PSO week 11 materials
Hash Tables
Two components:
Bucket array
Hash function

Bucket array - An array A with size N.  
If all keys are in the range [0,N-1], then the bucket array can be used 
without modifications.  Element in the (key,element) pair can be stored in 
A[key] bucket.
Empty bucket cell should have some indication that it is empty (NO_SUCH_KEY).
Collision - when two different elements are mapped to the same bucket.
Solution - chaining.

Disadvantages - The bucket are fixed-size N even only n of them are used 
(n<=N).  It wastes spaces.
It requires key that is in a range [0,N-1]




Hash functions
We need to define a function f(k) so that the result is fall into the 
range [0,N-1].  
Hash code for key k is an integer assigned to the key k.
If k1 and k2 are equal, f(k1) = f(k2).
Note: f(k1) = f(k2) even if k1 is not equal to k2.
Hash function is a function that computes the hash code
Load factor is the ratio of the number of items to the number of bucket 
cells.  n/N
To reduce the probability of collisions, the load factor should be kept below 1.
It's up to you to define the value of the load factor.  
A common choice is 0.75.
Rehashing is required if the load factor grows above the threshold.
REHASH
1. Allocate memory for another new bucket array that is larger than the 
old bucket array.  
2. For each element in the old bucket array, recomputed a new hash code 
and relocate the element to the new bucket array based on the new hash code.

A simple hash function 
 f(k) = k mod N
N should be a prime number so that the distribution of elements can be 
spread out in the array.  
For example,
{200, 210, 300, 310, ... , 500} N is 100
200 collides with 300 and 500
If N is 101, there will be no collisions.


If the key values are in the form iN+j for different i's, then there will 
still be collisions.
We can improve it by randomly generating two positive integers x, y.
f(k) = (xk+y) mod N  	where x is not equal to 0
It hopefully eliminates repeated patterns.
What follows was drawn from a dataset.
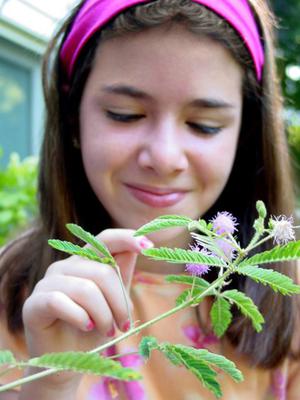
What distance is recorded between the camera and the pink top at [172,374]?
3.77 feet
There are different ways to handle collision besides rehashing.
Linear probing - if f(k) is mapped to bucket A[i] but A[i] is occupied, 
then we try A[(i+1)%N] and so on until we find an empty bucket.

Quadratic probing - If A[i] is occupied, we try A[(i+f(j)) % N] for 
j=1,2,3,... and f(j) = j^2

Double Hashing - We need a second hash function h'.  If A[i] is occupied when 
the first function h(k) = i, we try the buckets A[i + f(j)] for
j=1,2,3,... and f(j) = j*h'(k).  It's up to you to decide f(j).  In the
homework assignment, it is defined for you.



Exercises
R7-11
h(i) = (2i+5) mod 11
Keys are 12, 44, 13, 88, 23, 94, 11, 39, 20, 16, and 5

1. Collisions are handled by chaining
2. Collisions are handled by linear probing.
3. Collisions are handled by quadratic probing.